**Usando as informações**
1 – Segundo o texto fornecido, quantas mulheres foram convidadas para o vídeo da faixa Eu Vou Contar?
2 – Resuma o texto fornecido em duas frases.
3 – Copie do texto fornecido, sem nenhuma alteração, o trecho começando em "Depois de Pança" e terminando em "e muito amor.".

**Texto fornecido**
======

Registro do vídeo foi feito durante um ritual de conexão e cura entre as artistas

Depois de Pança Cheia e Falta Pele, o novo clipe do projeto Bel_Medula é da faixa Eu Vou Contar. Para o vídeo, dirigido pela fotógrafa Vitória Proença, foram convidadas 15 mulheres que produzem música em Porto Alegre e representam uma parte de um vulcão criativo e diverso. Juntas, elas revisitaram o passado de suas ancestrais, dividiram experiências, aflições e muito amor.

Artistas nos bastidores da gravação Foto: Vitória Proença

Eu vou contar veio como um jorro, uma música que pediu para acontecer”, conta Bel. A faixa, que abre o lado Osso do disco Pele/Osso (Tronco/2019), mistura spoken word com melodia sobre uma base eletrônica e fala da ausência das mulheres nos espaços da música. Escolhi os timbres das frases de sintetizadores que foram se sobrepondo ao beat e fui gravando, decidindo onde entraria cada uma, adicionando camadas. Pensei em uma emissão falada, em um texto reto e urgente”, lembra.

======

**Dados de origem**
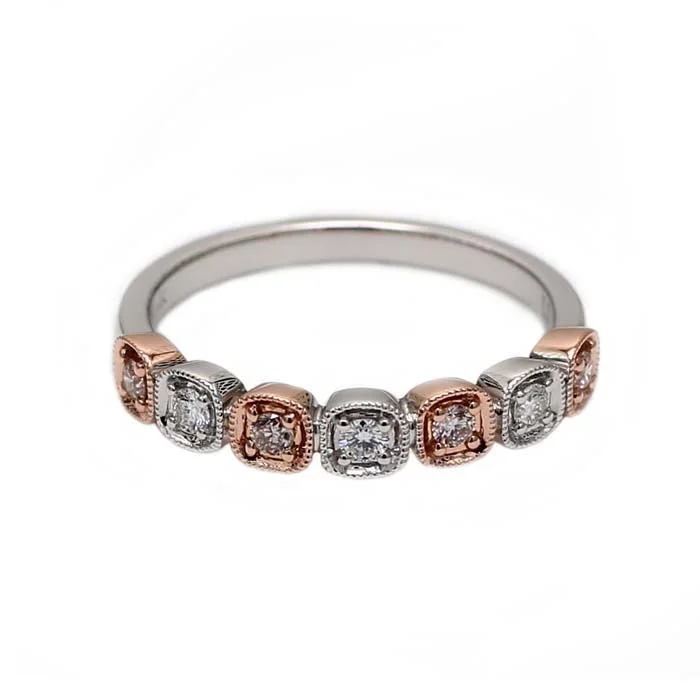 Minimalist Fashion Rings in Stainless Steel with a Single Solitaire CrystalMountz Collection Alternating Pink and White Diamond Ring in 18K White and Rose Gold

======

**Suas respostas**
1 – Foram convidadas 15 mulheres que produzem música em Porto Alegre.

2 – O novo clipe do projeto Bel_Medula, da faixa Eu Vou Contar, foi dirigido pela fotógrafa Vitória Proença e reuniu 15 mulheres que produzem música em Porto Alegre. A faixa, que abre o lado Osso do disco Pele/Osso, mistura spoken word com melodia sobre uma base eletrônica e fala da ausência das mulheres nos espaços da música.

3 –
Depois de Pança Cheia e Falta Pele, o novo clipe do projeto Bel_Medula é da faixa Eu Vou Contar. Para o vídeo, dirigido pela fotógrafa Vitória Proença, foram convidadas 15 mulheres que produzem música em Porto Alegre e representam uma parte de um vulcão criativo e diverso. Juntas, elas revisitaram o passado de suas ancestrais, dividiram experiências, aflições e muito amor.